Figure 1: Defining the Perfect Order Index
In fact, all forms of demand generation strategies have a direct effect on these measures, because the initial market direction and expectations created by a company through its marketing and selling strategies define, in customers' minds, the minimum level of performance of each of these measures. Perceptions don't lend themselves well to the metrics that drive POI calculations, yet they are just as, if not more, powerful. Consider the launch of the Apple iPhone to see how the perception of perfect order performance affects the calculation of the POI for a new product that relies on a significantly different supply chain. Apple and its intensely loyal customer base have very high expectations that any new product will be intuitively designed, cool in ergonomics and navigation, and, most of all, integrated. Apple has also created the expectation over the years of having their products come out of the box and work immediately. All these factors together set the POI bar very high for Apple, and having demand generation be an integral part of supply chain planning, management and fulfillment was critical for the launch of the product.

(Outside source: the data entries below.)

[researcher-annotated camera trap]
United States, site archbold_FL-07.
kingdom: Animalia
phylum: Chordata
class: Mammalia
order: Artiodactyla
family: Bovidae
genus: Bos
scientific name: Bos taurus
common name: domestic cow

Customers don't think in terms of POI scores, but, given the chance, they definitely can quantify their expectations of a company's performance. At the intersection of customer expectations, demand generation strategies that create expectations, and supply chains and fulfillment delivering on them, is the customer's perception of performance. Demand generation, supply chain performance, fulfillment and customers' expectations all are interlinked. Given the pervasive adoption of Web 2.0 technologies, it's possible to overlap POI data on a per product basis to customers' attitudinal scores, creating a barometer of how effectively a company is meeting or exceeding their customers' expectations. In the vernacular of Web 2.0, this would be called a "mash-up," combining structured financial data with unstructured attitudinal data captured through surveys or through comments from customers analyzed through text mining, for example. Forward-thinking companies could actually "trend line" this and see the effects of bringing supply chain planning, management and fulfillment into the new product development and introduction (NPDI) process over time. The goal of having a metric for the impact of collaboration and synchronization between demand generation strategies and supply chain performance would be achieved. Taking this one step further, publishing these measures of performance for customers to see would bring entirely new levels of accountability and collaboration into any company's daily culture and no doubt bring collaborative efforts to the forefront of any project.